### WORK REQUIRED
Retype each record shown below, leaving every character as it is.

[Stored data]
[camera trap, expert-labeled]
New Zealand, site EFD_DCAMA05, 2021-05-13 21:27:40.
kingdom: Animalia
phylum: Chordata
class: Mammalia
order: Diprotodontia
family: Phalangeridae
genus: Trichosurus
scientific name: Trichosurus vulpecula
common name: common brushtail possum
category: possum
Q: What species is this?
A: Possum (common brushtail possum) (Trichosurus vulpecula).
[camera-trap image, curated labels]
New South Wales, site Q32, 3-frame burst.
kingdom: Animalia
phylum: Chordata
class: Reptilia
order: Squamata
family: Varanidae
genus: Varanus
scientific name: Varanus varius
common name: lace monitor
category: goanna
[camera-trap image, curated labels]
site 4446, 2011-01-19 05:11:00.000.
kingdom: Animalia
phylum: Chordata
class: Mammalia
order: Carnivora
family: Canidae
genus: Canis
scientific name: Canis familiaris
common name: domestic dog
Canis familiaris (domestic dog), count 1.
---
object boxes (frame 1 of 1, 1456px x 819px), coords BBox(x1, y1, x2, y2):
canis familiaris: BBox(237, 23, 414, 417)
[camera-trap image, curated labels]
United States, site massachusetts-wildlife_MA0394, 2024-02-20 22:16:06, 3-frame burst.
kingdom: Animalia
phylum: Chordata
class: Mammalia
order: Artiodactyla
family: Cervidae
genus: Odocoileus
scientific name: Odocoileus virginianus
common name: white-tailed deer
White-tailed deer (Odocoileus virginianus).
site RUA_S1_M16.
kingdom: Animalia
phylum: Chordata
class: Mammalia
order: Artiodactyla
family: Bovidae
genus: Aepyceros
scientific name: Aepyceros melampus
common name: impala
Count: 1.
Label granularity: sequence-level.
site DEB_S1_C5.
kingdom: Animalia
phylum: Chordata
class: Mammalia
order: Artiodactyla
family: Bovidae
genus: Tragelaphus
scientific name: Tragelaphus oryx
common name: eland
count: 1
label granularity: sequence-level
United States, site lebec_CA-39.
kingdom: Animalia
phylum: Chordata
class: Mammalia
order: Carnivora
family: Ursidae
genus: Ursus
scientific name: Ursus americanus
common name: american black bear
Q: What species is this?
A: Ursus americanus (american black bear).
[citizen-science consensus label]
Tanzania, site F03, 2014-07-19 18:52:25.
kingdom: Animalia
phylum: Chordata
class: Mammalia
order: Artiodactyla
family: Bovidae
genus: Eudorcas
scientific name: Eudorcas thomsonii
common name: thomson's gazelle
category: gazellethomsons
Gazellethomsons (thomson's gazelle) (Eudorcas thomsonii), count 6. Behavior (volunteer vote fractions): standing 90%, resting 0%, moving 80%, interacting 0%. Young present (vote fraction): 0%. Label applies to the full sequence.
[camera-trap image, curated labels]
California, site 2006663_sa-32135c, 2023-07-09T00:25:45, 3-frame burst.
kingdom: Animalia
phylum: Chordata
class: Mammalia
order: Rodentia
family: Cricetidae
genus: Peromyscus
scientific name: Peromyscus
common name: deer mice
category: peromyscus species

### TASK RESPONSE
[camera trap, expert-labeled]
New Zealand, site EFD_DCAMA05, 2021-05-13 21:27:40.
kingdom: Animalia
phylum: Chordata
class: Mammalia
order: Diprotodontia
family: Phalangeridae
genus: Trichosurus
scientific name: Trichosurus vulpecula
common name: common brushtail possum
category: possum
Q: What species is this?
A: Possum (common brushtail possum) (Trichosurus vulpecula).
[camera-trap image, curated labels]
New South Wales, site Q32, 3-frame burst.
kingdom: Animalia
phylum: Chordata
class: Reptilia
order: Squamata
family: Varanidae
genus: Varanus
scientific name: Varanus varius
common name: lace monitor
category: goanna
[camera-trap image, curated labels]
site 4446, 2011-01-19 05:11:00.000.
kingdom: Animalia
phylum: Chordata
class: Mammalia
order: Carnivora
family: Canidae
genus: Canis
scientific name: Canis familiaris
common name: domestic dog
Canis familiaris (domestic dog), count 1.
---
object boxes (frame 1 of 1, 1456px x 819px), coords BBox(x1, y1, x2, y2):
canis familiaris: BBox(237, 23, 414, 417)
[camera-trap image, curated labels]
United States, site massachusetts-wildlife_MA0394, 2024-02-20 22:16:06, 3-frame burst.
kingdom: Animalia
phylum: Chordata
class: Mammalia
order: Artiodactyla
family: Cervidae
genus: Odocoileus
scientific name: Odocoileus virginianus
common name: white-tailed deer
White-tailed deer (Odocoileus virginianus).
site RUA_S1_M16.
kingdom: Animalia
phylum: Chordata
class: Mammalia
order: Artiodactyla
family: Bovidae
genus: Aepyceros
scientific name: Aepyceros melampus
common name: impala
Count: 1.
Label granularity: sequence-level.
site DEB_S1_C5.
kingdom: Animalia
phylum: Chordata
class: Mammalia
order: Artiodactyla
family: Bovidae
genus: Tragelaphus
scientific name: Tragelaphus oryx
common name: eland
count: 1
label granularity: sequence-level
United States, site lebec_CA-39.
kingdom: Animalia
phylum: Chordata
class: Mammalia
order: Carnivora
family: Ursidae
genus: Ursus
scientific name: Ursus americanus
common name: american black bear
Q: What species is this?
A: Ursus americanus (american black bear).
[citizen-science consensus label]
Tanzania, site F03, 2014-07-19 18:52:25.
kingdom: Animalia
phylum: Chordata
class: Mammalia
order: Artiodactyla
family: Bovidae
genus: Eudorcas
scientific name: Eudorcas thomsonii
common name: thomson's gazelle
category: gazellethomsons
Gazellethomsons (thomson's gazelle) (Eudorcas thomsonii), count 6. Behavior (volunteer vote fractions): standing 90%, resting 0%, moving 80%, interacting 0%. Young present (vote fraction): 0%. Label applies to the full sequence.
[camera-trap image, curated labels]
California, site 2006663_sa-32135c, 2023-07-09T00:25:45, 3-frame burst.
kingdom: Animalia
phylum: Chordata
class: Mammalia
order: Rodentia
family: Cricetidae
genus: Peromyscus
scientific name: Peromyscus
common name: deer mice
category: peromyscus species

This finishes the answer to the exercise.